LA LIGNE : PENSER LE TRAVAIL, C’EST FATIGANT
Par J.L Gonneau
Raffarin, à qui rien de ce qui est humain n’échappe, en général pour en faire de la bouillie, a martialement déclaré récemment (en frappant de son petit poing ? l’Histoire est muette à ce sujet) qu’il fallait réhabiliter le travail. Je ne sais pas si vous êtes comme moi, mais une phrase de ce genre dans la bouche de Raffarin, ça vous a tout de suite des relents pétainistes. D’autant que, selon certains sociologues, mais les sociologues ne sont pas infaillibles, une large majorité de français seraient satisfaits de leur travail. Mouef, satisfaits d’avoir du travail, sans doute en ces temps de disette de l’emploi. Mais satisfaits de leur travail, voire, en cette époque de harcèlements divers, de productivisme effréné, de stress doctement érigé en « méthode de management » dans certaines écoles, de compétitions individuelles exacerbées par les rémunérations « au mérite » qui favorisent au moins une chose de façon certaine : les coups bas entre collègues.
Jean-Pierre Chevènement, lors de sa campagne présidentielle, empruntant au répertoire syndical traditionnel, de revaloriser le travail. Il y avait, derrière cette notion, autre chose que la -nécessaire- revalorisation financière des revenus les plus bas, mais ce fut surtout sa proposition de revalorisation –financière- du SMIC qui fut retenue, par les médias à défaut des électeurs.
C’est cette « autre chose » qu’il serait pourtant intéressant de développer. Pendant des siècles, nous en sommes restés à une conception chrétienne du travail, liée à la faribole du péché originel : puisque tu as forniqué, homme, fini les bonnes petites choses gratos qu’il suffisait de cueillir dans les vergers paradisiaques. Tu gagneras ton pain à la sueur de ton front. Avec, peu à peu, la construction d’une morale autour du travail, la paresse étant un très gros péché. Paul Lafargue, entre autres, a mis un conséquent pavé dans la mare en publiant son Droit à la paresse à la fin du 19e siècle.

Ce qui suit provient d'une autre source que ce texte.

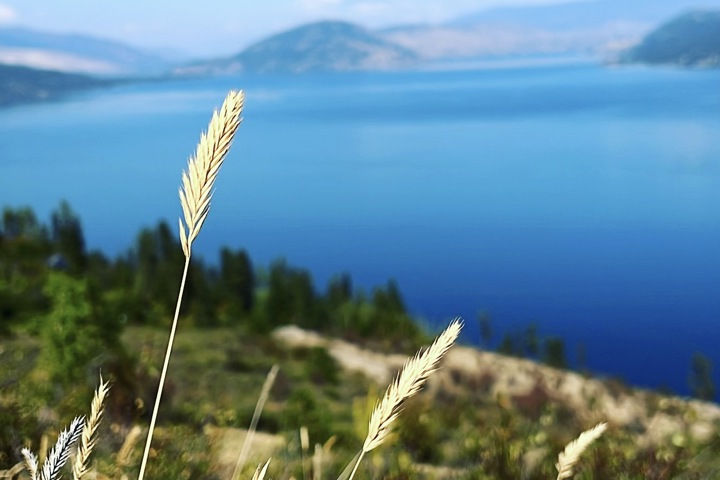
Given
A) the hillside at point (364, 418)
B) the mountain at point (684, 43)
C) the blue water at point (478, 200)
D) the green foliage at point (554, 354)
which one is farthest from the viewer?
the mountain at point (684, 43)

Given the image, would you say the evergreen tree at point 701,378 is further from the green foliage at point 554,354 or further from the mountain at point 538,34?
the mountain at point 538,34

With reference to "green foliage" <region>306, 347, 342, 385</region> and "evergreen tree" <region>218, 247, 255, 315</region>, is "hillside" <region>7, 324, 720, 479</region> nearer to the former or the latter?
"green foliage" <region>306, 347, 342, 385</region>

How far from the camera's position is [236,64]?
112188 millimetres

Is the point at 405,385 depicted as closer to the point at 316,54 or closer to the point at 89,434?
the point at 89,434

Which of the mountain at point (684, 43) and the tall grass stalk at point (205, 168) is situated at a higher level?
the mountain at point (684, 43)

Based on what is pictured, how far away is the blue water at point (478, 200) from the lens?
23.0 m

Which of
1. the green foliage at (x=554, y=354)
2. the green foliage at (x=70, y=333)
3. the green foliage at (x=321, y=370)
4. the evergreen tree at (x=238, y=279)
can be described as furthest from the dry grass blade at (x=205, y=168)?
the evergreen tree at (x=238, y=279)

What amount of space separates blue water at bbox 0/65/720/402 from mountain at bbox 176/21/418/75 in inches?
2031

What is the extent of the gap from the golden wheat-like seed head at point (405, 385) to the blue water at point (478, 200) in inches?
412

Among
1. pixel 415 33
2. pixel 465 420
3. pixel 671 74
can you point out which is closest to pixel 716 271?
pixel 465 420

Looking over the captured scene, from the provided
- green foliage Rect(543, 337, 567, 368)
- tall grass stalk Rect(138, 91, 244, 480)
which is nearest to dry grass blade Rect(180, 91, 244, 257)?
tall grass stalk Rect(138, 91, 244, 480)

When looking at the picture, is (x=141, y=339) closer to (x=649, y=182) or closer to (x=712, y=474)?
(x=712, y=474)

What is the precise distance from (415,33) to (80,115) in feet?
281

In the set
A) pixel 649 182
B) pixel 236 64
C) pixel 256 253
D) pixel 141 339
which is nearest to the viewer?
pixel 141 339
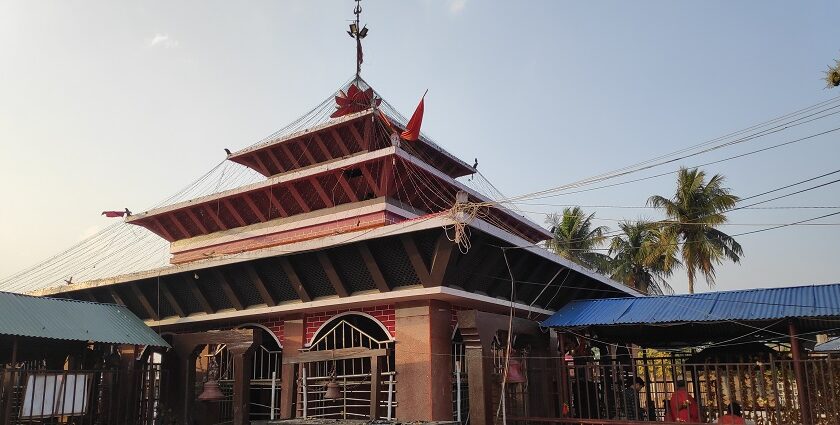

Il établissait que le travail n’était pas « bon » en soi, ni « mauvais » d’ailleurs. Enfin débarrassés, croyait-on, du fatras moraliste autour du travail, que Raffarin nous ressert avec sa « réhabilitation », on allait enfin pouvoir parler de choses sérieuses. Entre autres, la nécessité sociale du travail : une chose nécessaire, ce n’est pas forcément une chose « bonne ». Entre autres, les conditions à réunir pour que le travail soit une source d’épanouissement et non d’aliénation pour l’individu. Ces réflexions furent abondantes, mais sont tombées dans l’oubli. Bosse et tais-toi, déjà que tu as de la chance d’avoir un job, tel semble être aujourd’hui un discours dominant.
Rappelons donc quelques idées trop vite oubliées. La satisfaction procurée par le travail ne doit pas se limiter à la paye mensuelle, même si celle-ci est indispensable (et, pour une minorité, assez jouissive quand ils comparent l’énormité de la somme avec l’indigence des efforts fournis, pour la majorité assez frustrante quand ils constatent le contraire).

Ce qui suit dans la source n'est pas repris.